Problem details: Everything in the listing below from the line containing "( ) 8. What" through the line containing "② The fisherman" must be repeated exactly; the remaining lines are not wanted.

Supplied data:

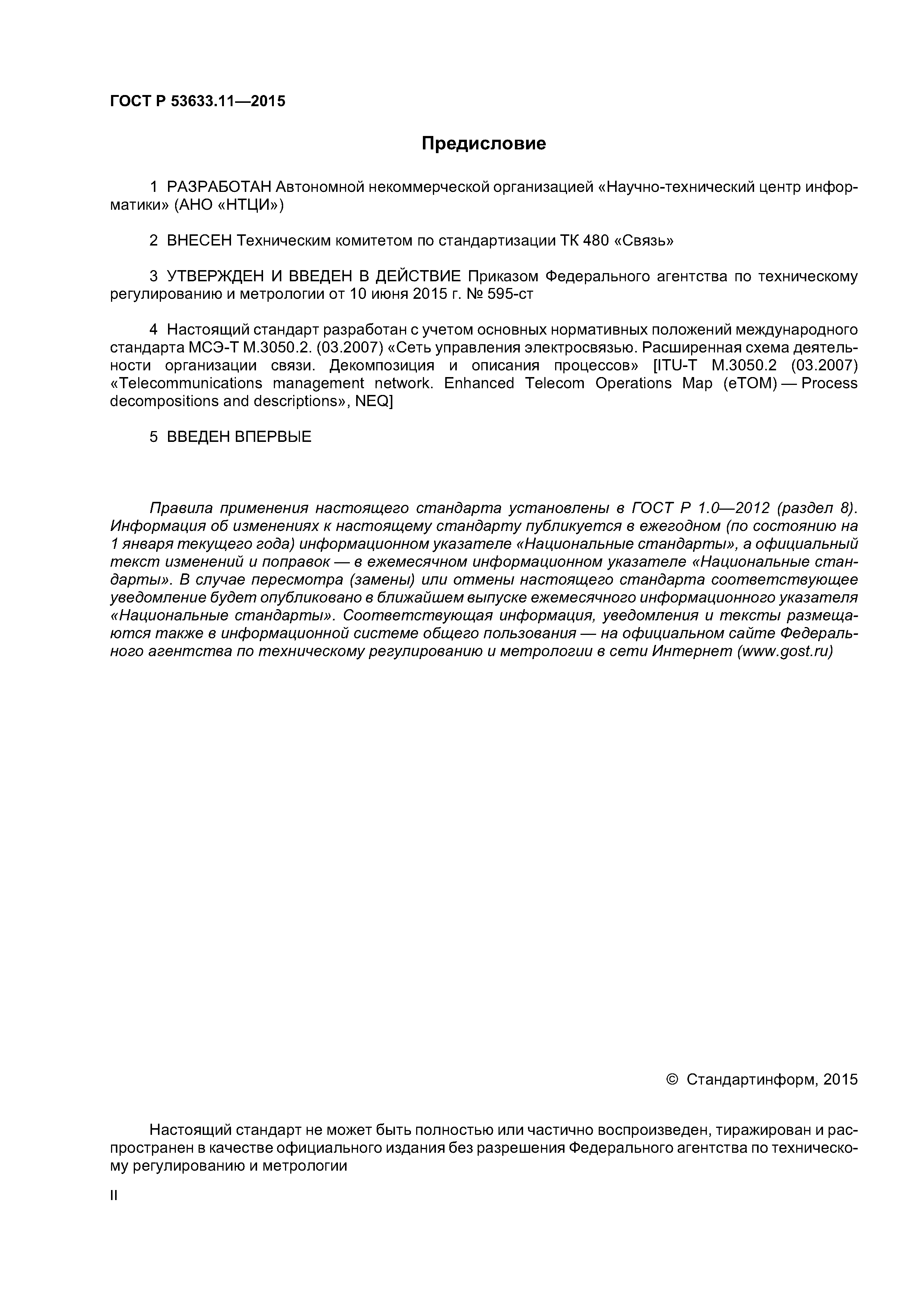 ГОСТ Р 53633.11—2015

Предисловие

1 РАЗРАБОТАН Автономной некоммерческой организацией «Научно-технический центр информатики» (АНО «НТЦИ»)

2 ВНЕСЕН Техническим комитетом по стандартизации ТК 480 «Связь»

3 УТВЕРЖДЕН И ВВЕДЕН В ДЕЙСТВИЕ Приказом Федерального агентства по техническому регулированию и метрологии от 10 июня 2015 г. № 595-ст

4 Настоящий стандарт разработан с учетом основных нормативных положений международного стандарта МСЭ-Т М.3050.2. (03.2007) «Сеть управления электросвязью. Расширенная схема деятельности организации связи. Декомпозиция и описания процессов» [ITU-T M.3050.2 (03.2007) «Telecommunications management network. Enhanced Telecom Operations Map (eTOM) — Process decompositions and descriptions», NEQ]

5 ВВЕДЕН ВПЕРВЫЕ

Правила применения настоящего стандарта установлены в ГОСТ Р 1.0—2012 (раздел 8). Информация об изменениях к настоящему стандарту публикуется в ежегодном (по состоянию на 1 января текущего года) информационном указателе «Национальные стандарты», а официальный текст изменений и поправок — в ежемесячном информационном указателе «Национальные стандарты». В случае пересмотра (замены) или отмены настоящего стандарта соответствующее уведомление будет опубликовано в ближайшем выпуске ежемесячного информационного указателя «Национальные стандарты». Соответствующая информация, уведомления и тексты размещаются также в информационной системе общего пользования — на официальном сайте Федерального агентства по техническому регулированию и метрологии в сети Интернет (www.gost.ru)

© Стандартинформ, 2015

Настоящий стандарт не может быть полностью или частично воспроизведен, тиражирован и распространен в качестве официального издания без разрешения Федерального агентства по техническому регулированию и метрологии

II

==

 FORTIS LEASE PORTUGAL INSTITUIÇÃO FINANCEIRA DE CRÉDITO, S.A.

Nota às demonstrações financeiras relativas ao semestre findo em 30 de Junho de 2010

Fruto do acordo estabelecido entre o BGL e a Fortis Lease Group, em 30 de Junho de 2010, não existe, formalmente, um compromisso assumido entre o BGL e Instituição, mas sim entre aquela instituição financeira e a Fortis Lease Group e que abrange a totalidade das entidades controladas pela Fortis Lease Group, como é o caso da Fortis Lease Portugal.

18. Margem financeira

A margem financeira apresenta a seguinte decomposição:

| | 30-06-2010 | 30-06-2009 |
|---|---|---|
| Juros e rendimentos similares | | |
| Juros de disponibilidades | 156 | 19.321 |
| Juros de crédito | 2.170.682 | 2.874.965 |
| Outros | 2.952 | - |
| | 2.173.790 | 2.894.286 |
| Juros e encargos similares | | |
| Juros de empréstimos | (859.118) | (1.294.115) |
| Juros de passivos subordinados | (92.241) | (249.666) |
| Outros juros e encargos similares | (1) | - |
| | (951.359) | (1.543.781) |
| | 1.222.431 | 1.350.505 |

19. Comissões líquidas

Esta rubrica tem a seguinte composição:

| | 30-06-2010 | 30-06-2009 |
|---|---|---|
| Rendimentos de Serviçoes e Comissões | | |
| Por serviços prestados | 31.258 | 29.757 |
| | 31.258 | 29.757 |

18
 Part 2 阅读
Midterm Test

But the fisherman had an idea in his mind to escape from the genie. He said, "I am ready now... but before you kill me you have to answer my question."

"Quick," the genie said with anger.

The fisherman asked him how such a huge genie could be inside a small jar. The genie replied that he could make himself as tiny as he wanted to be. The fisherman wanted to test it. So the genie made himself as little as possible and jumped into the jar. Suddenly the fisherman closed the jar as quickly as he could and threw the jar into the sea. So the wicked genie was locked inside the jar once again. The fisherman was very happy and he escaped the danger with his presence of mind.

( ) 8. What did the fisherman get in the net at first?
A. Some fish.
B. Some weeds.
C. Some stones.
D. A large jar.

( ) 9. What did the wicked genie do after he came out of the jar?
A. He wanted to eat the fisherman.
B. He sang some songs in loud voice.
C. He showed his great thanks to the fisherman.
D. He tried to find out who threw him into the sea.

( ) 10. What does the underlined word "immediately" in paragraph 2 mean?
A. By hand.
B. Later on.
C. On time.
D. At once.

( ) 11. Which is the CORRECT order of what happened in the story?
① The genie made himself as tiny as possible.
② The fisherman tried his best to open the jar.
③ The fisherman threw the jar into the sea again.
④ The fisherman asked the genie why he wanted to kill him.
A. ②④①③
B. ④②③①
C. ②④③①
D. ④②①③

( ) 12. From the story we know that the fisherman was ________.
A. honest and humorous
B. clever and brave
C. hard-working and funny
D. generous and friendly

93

Solution:
( ) 8. What did the fisherman get in the net at first?
A. Some fish.
B. Some weeds.
C. Some stones.
D. A large jar.

( ) 9. What did the wicked genie do after he came out of the jar?
A. He wanted to eat the fisherman.
B. He sang some songs in loud voice.
C. He showed his great thanks to the fisherman.
D. He tried to find out who threw him into the sea.

( ) 10. What does the underlined word "immediately" in paragraph 2 mean?
A. By hand.
B. Later on.
C. On time.
D. At once.

( ) 11. Which is the CORRECT order of what happened in the story?
① The genie made himself as tiny as possible.
② The fisherman tried his best to open the jar.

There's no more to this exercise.